### Document excerpt ###
When I do their Starting Point Measurements they are caterpillars... with a big ego. With a sky high self-image. A delusional Self above the clouds.
Please note that they don't ask for their vibrational reading because they want to know... no. they already KNOW that they are the special butterfly people... When they get their results, they tell me I was wrong, or a fraud, or evil, or whatever. They post on social media. Create a website just to tell everybody how wrong I am.
The behavior, the attitude always gives your real vibration away. For example vengeance, like the woman with Dean as husband... the vibration of that behavior is 70. Nothing wrong, I used to have an even lower vibration... it is not fixed... you can start where you are.
Why would I recommend against thinking yourself butterfly? What may be wrong with that attitude? Doesn't it make you happy?
No. Your internal tension is probably unbearable... and it's killing you. How many ways?
Several ways, in fact.
1. If you think you are on the top of the third floor, for example, you'll want to go higher, or bask in the glory of being on the third floor.
But every interaction you'll have will be misdirected.
If in your world the third floor is where butterflies are... you'll speak butterfly language... that the people around you will either reject or not understand. Why? Because you are not on the third floor.
It's as if you thought you were in France... you'll speak French... but you are really in British Guyana... where people don't speak French. And you take a lot of price in not being understood... you are better, higher, blah blah blah.
2. Your actions will be delusional. You'll do things that don't work, or don't produce the results you expected them to produce.
I was a tad dull yesterday morning. I noticed. I made sure I didn't do anything that required me to be sharp, astute, and to have a wide cone of vision.
Then I had a call scheduled, so I took some time to make myself coherent... so by the time the call comes, I can be my sharp all-seeing self again... And it worked.
But hadn't I noticed that I was dull, I would have proceeded as if I were smart, piling up mistake after mistake. In fact, by the increased number of mistakes is how I noticed I was dull.
As you see, if you are not self-aware, you'll miss it. And missing it is easy. Being self aware is neither easy, nor always pleasant.
I have heard it said that what irks you about other people most is what you don't see about yourself. Knowing that saying is one thing, but seeing that you have the ugliness that you hate in the other... now, that is not easy to see.
Because of my relationship with Source, or whatever I am in relationship with... is guiding me, has been guiding me to go back to places where I missed the learning.
### Given information ###
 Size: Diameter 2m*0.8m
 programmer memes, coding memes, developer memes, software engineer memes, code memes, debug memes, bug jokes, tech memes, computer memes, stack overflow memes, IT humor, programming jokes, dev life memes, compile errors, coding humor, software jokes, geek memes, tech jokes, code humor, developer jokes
###
**Task item A**.
Return the passage of the self-awareness post starting with "I was a tad" and going on through "nor always pleasant.".
**Task item B**.
In one to three sentences, explain why, according to the self-awareness post, the writer took some time before the scheduled call.
Rely solely on the self-awareness post, not on the listing.

**Output A**.
I was a tad dull yesterday morning. I noticed. I made sure I didn't do anything that required me to be sharp, astute, and to have a wide cone of vision.
Then I had a call scheduled, so I took some time to make myself coherent... so by the time the call comes, I can be my sharp all-seeing self again... And it worked.
But hadn't I noticed that I was dull, I would have proceeded as if I were smart, piling up mistake after mistake. In fact, by the increased number of mistakes is how I noticed I was dull.
As you see, if you are not self-aware, you'll miss it. And missing it is easy. Being self aware is neither easy, nor always pleasant.

**Output B**.
The writer had been dull that morning and took time to become coherent so that, by the time the call came, the writer could be sharp and all-seeing again.